- Requisitos del ejercicio
En el hilo sobre cómo convertir 12 V a 5 V, ¿qué regulador se propone cuando no hace falta potencia adicional? Responde, por favor, con su nombre y su encapsulado.
======== Fragmento para leer ========
# Convertir 12v a 5v



## misterchispa (Mar 1, 2007)

Hola  , soy nuevo en este foro y quisiera saber como puedo transformar una corriente de 12v a 5v, ya que quiero instalar una lectora de cd`s a la bateria del auto, que tiene 12 volts, y segun me dijeron necesita una entrada de 12v y otra de 5v.
Bueno, gracias y hasta pronto.


----------



## ELCHAVO (Mar 1, 2007)

LM7805

3 PATICAS


patica izquierda entrada del voltaje DC , la de la mitad, es tierra, y la de la derecha es tu salida ya de 5 voltios, colocale condensadores luego para que te quite un poco el rizado.

recuerda que hay un limite de voltaje de entrada que le puedes colocar en su entrada, osino podrias dañarlo o hacer que disipe mucha potencia y por ende muchop calentamiento.

revisa el datasheet


----------



## andres7_83 (Mar 1, 2007)

Te aconsejo que uses reguladores de la National Semiconductors.

   ____ _____
   |     / ____/|
2 | O |        |------- 3 +5v
   |__ |        |------- 2 Gnd
         |____ |------- 1 +(9 o 12)

LM7805 Regulador de 5 Voltios, Aguantan mas de un amperio DC a la salida.

Entre 1 y 2 Introduces un voltaje positivo mayor a los 5 voltios, puede ser 9 voltios o 12, o en general lo que tengas, obvio sin salirse de los maximos que permite el fabricante y los 5 voltios o en muchos casos 4.96 voltios los obtienes entre 3 y 2, osea que en general la tierra es la pata 2, para algunos casos en que no se necesita potencia adicional puedes usar el LM78L05 que esta en un encapsulado TO-92 que es mucho mas pequeño (como un 2N2222).

Esta configuracion es aplicable para los reguladores 

LM7812 Regulador de 12 Voltios

LM7815 Regulador de 15 Voltios

Suerte ^^


----------



## BETMAR (Mar 2, 2007)
======== Líneas de datos ========
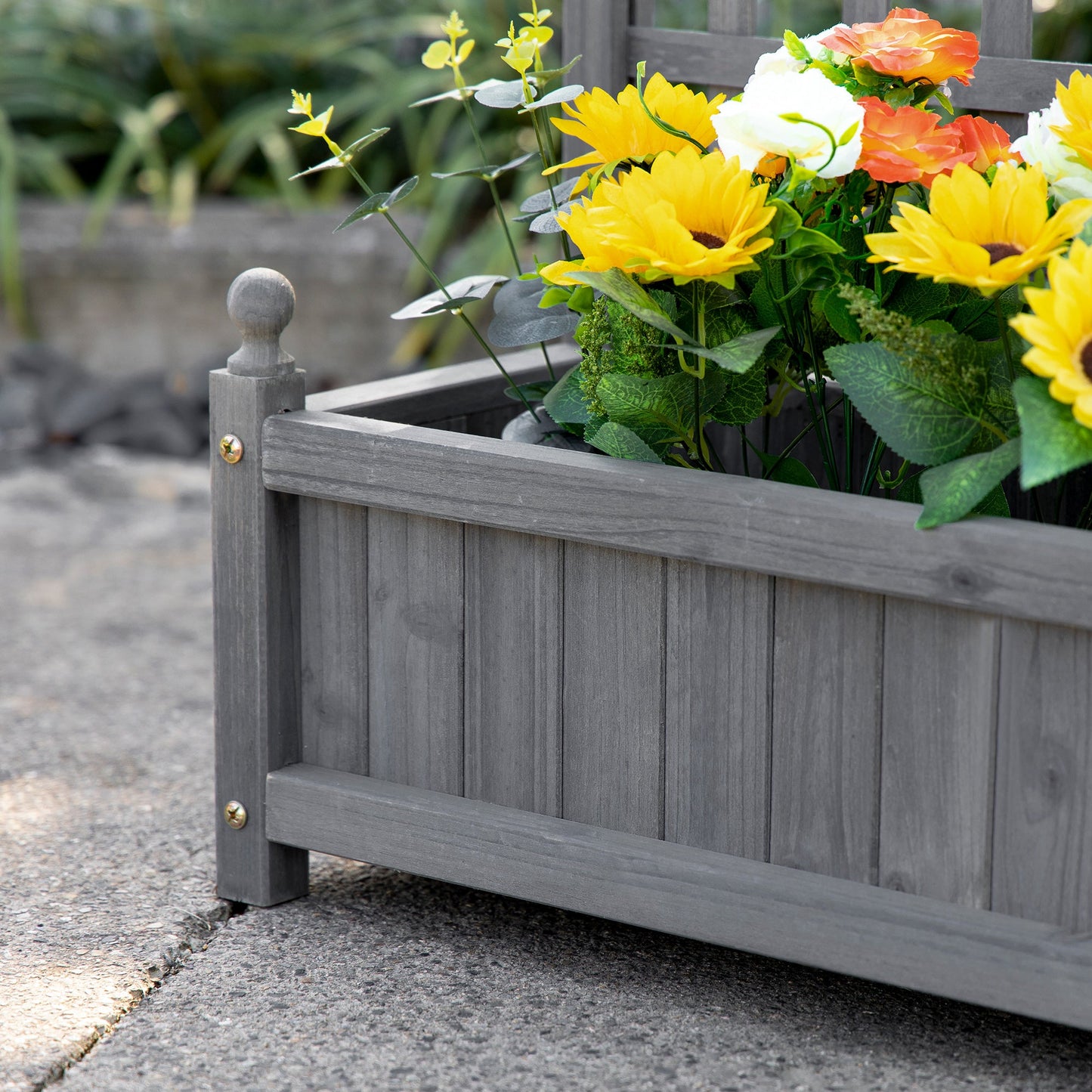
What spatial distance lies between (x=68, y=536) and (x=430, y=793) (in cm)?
182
========
- Respuesta correcta
El LM78L05, en encapsulado TO-92.